Tonight I had to rescue another baby Pigeon, this is the 3RD one in about 5 Months. Now, We have a mix of Doves & Pigeons here at my apartment building, not sure if that helps your thinking or not..The first 2 babies were grounded, one day after each other which I still have one of them, the other is now apart of the local flock which I see everyday  I actually feed them on top of the roof each day always around the same time of about 5PM. So tonight while I was feeding, (and we have Hurricane Sandy) I noticed a small baby which was totally soaked!!! all others were a little wet, but this guy looked like he was in the ocean. So, I went closer to him and he ran a bit, no flight at all which raised a flag for me.

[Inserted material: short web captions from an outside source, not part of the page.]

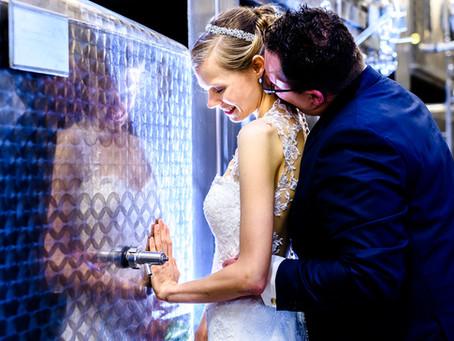 Marina und Daniel feiern Hochzeit in den Winzerstuben Weick in Kallstadt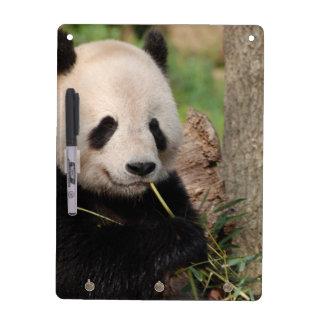 Panda sonriente linda pizarras blancas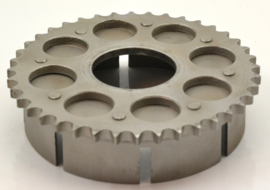 AJS - Matchless Clutch sprocket 40T Part. No: 7- X- A- 5  for 500 & Twins G9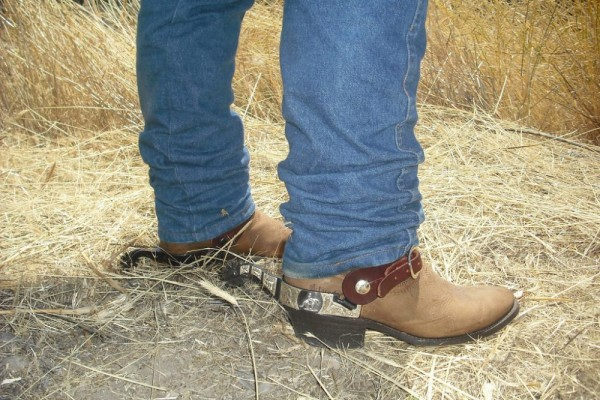 An in depth review of the best outdoor Ariat boots in 2018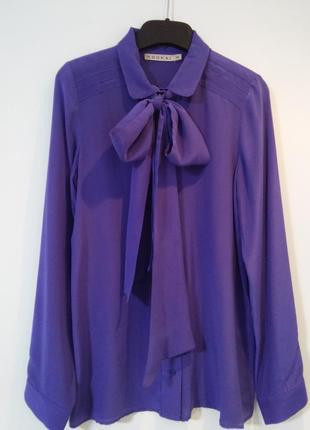 Шелковая рубашка/блуза с бантом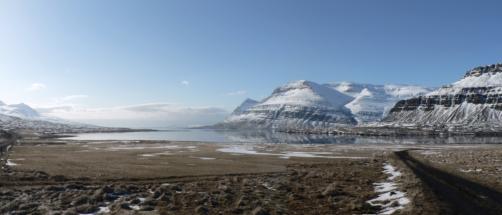 Eastern Fjords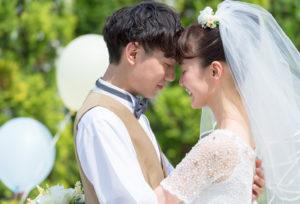 【広島市】ダイヤモンドの輝きが美しい結婚指輪を勧めてくれました!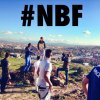 Tournage du clip #NBF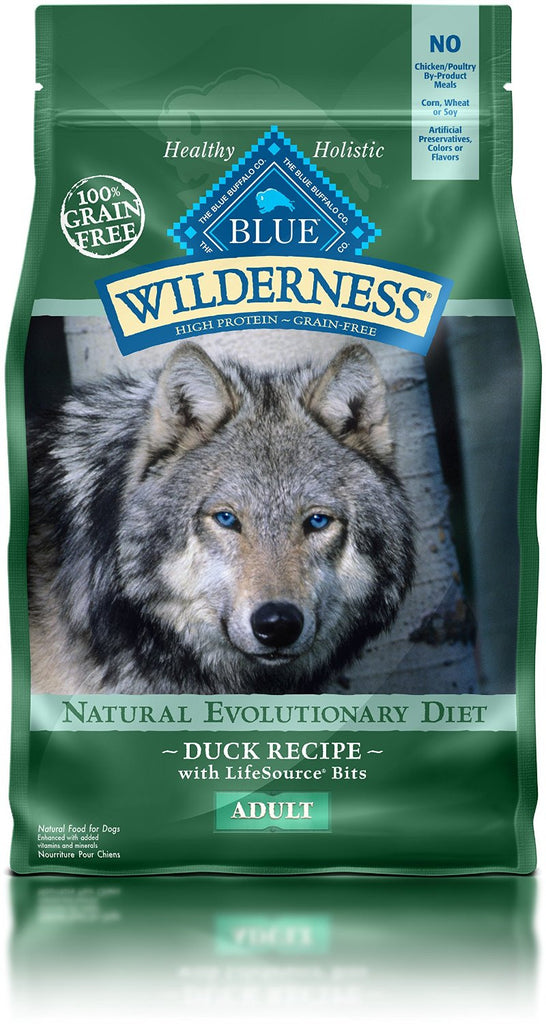 BLUE BUFFALO DOG WILDERNESS DUCK 4.5LBS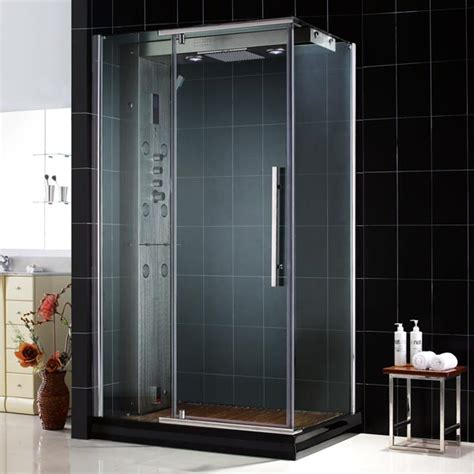 Corner Showers Kits by Dreamline Jetted Steam Shower Enclosure Majestic Jetted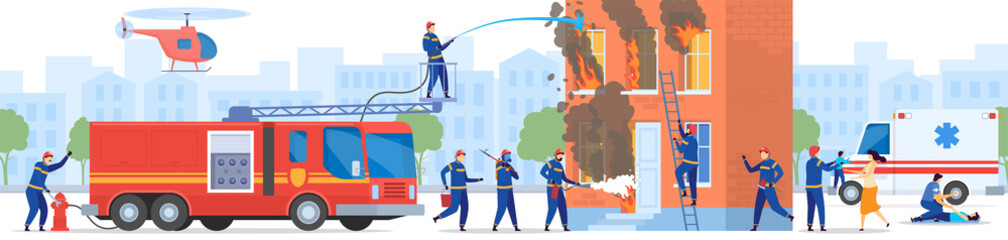 Foto auf AluDibond Cartoon cars Firefighter team rescue people from burning house, vector illustration. Firemen cartoon characters in uniform, ambulance car emergency service. Firefighters and doctor help people emergency situation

After I was done feeding them, I wanted to see if he could fly and nothing! So, long story short, I have him with me and will keep him until he can go on his own. All that said, what is going on??? This bothers me!! One, how did he get on the roof! and what about the other 2?? Whats the deal with the parents? Did they maybe push out the other 2 so they could work on another clutch? At that time, they were about 2-3 weeks of age just so you know..This new baby is about the same, but is a bit bigger, may be 1 Month old and should be able to fly..So, whats the story with him?? Overall, I have a lot of issues for a while now with my flock of Budgies which I truly believe are because of the Pigeons/Doves..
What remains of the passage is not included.